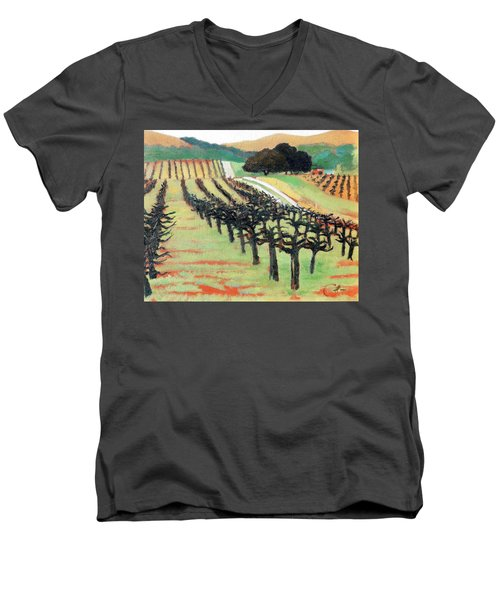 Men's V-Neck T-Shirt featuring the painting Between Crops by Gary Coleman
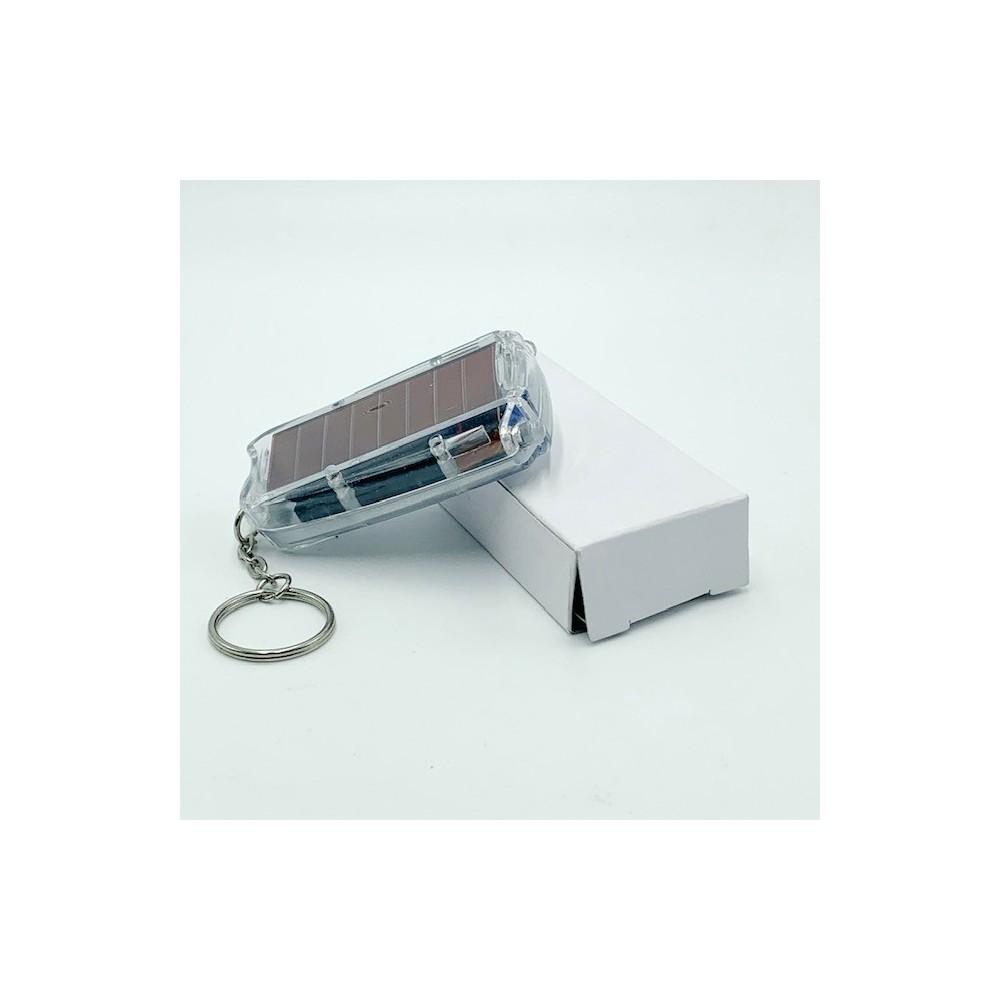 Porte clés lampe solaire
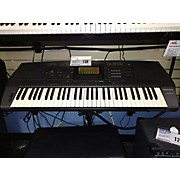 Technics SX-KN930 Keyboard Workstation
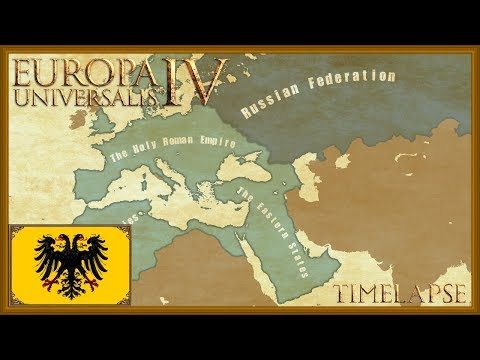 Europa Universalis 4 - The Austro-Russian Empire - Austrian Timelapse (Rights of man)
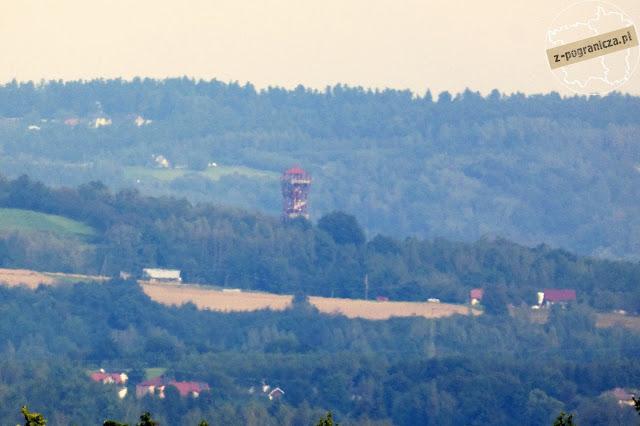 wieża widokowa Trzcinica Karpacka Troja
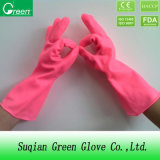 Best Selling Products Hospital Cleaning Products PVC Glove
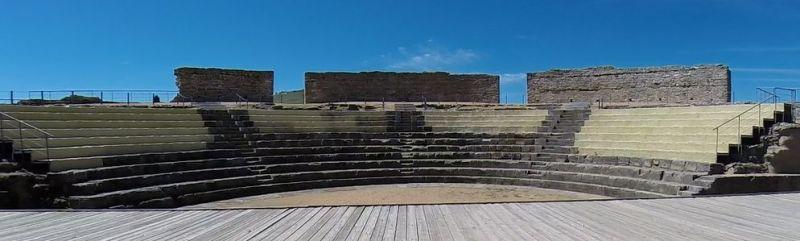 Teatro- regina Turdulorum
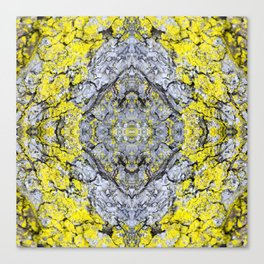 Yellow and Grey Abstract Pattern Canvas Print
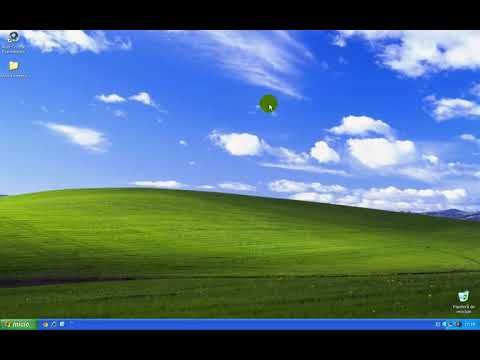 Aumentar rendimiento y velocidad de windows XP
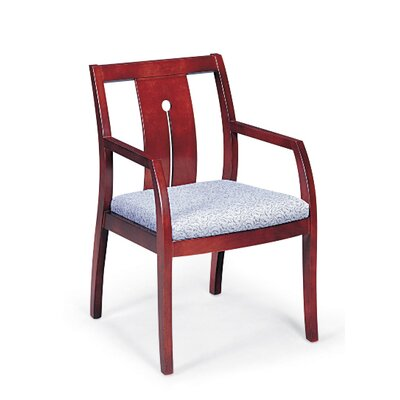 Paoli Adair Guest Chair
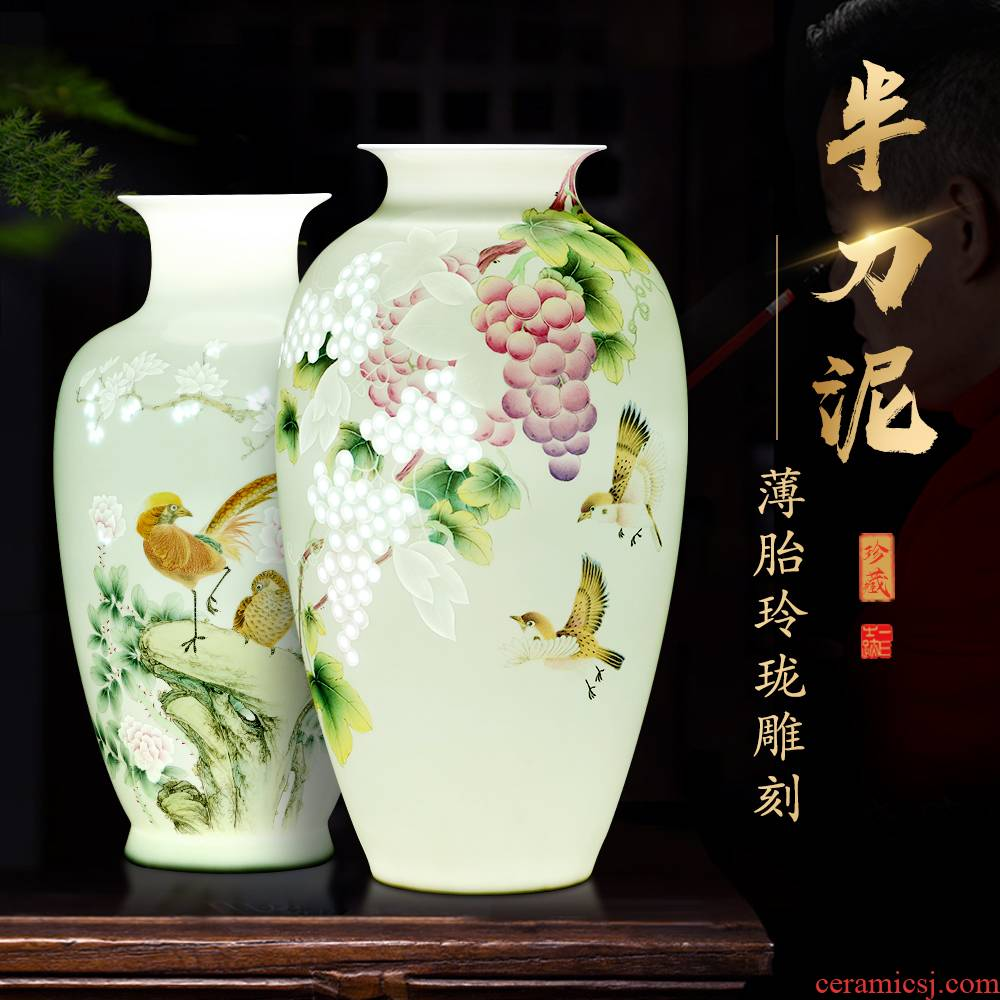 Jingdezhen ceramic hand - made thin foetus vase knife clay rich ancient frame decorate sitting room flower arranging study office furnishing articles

* * *

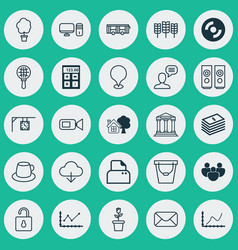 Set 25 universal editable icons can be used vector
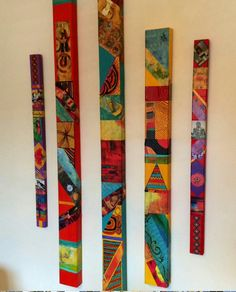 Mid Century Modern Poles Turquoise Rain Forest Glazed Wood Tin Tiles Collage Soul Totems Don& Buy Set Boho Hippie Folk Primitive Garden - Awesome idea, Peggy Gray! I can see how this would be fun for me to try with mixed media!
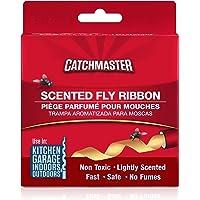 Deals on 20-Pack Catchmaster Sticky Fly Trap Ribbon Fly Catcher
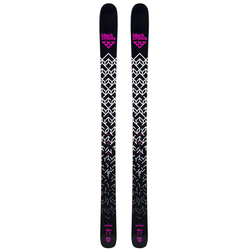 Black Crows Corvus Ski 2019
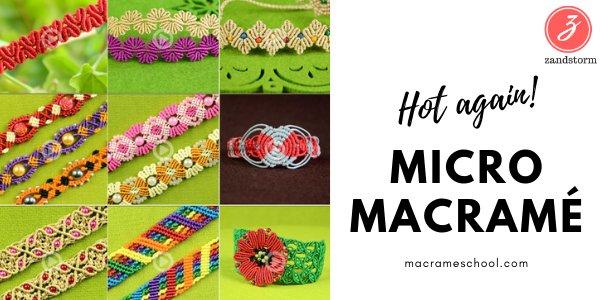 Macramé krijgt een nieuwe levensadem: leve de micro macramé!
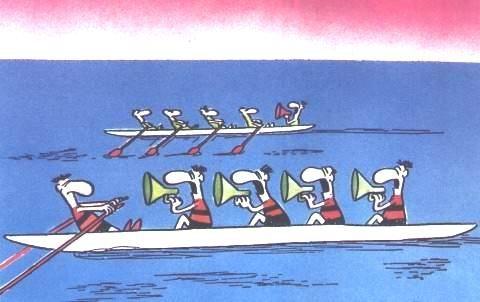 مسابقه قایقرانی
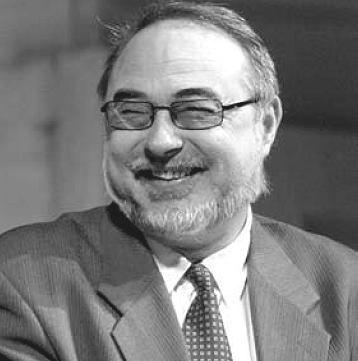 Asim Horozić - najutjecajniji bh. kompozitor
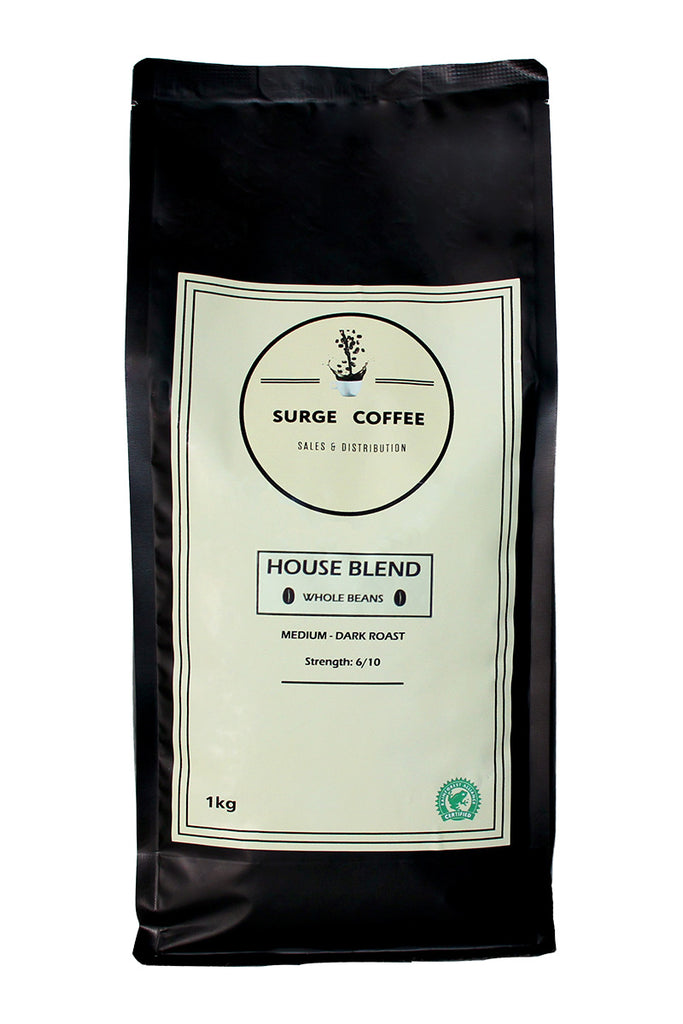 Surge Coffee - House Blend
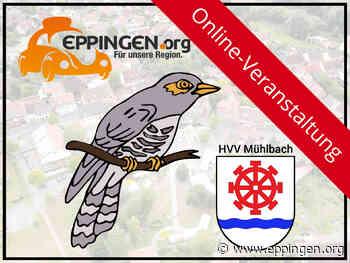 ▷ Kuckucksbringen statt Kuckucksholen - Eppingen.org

:: Problem details ::
Pictures aside, print exactly the lines above starting with the one containing "Men's V-Neck T-Shirt" and going on through the one containing "Jingdezhen ceramic hand".

:: Result ::
 Men's V-Neck T-Shirt featuring the painting Between Crops by Gary Coleman
 Porte clés lampe solaire
 Technics SX-KN930 Keyboard Workstation
 Europa Universalis 4 - The Austro-Russian Empire - Austrian Timelapse (Rights of man)
 wieża widokowa Trzcinica Karpacka Troja
 Best Selling Products Hospital Cleaning Products PVC Glove
 Teatro- regina Turdulorum
 Yellow and Grey Abstract Pattern Canvas Print
 Aumentar rendimiento y velocidad de windows XP
 Paoli Adair Guest Chair
 Jingdezhen ceramic hand - made thin foetus vase knife clay rich ancient frame decorate sitting room flower arranging study office furnishing articles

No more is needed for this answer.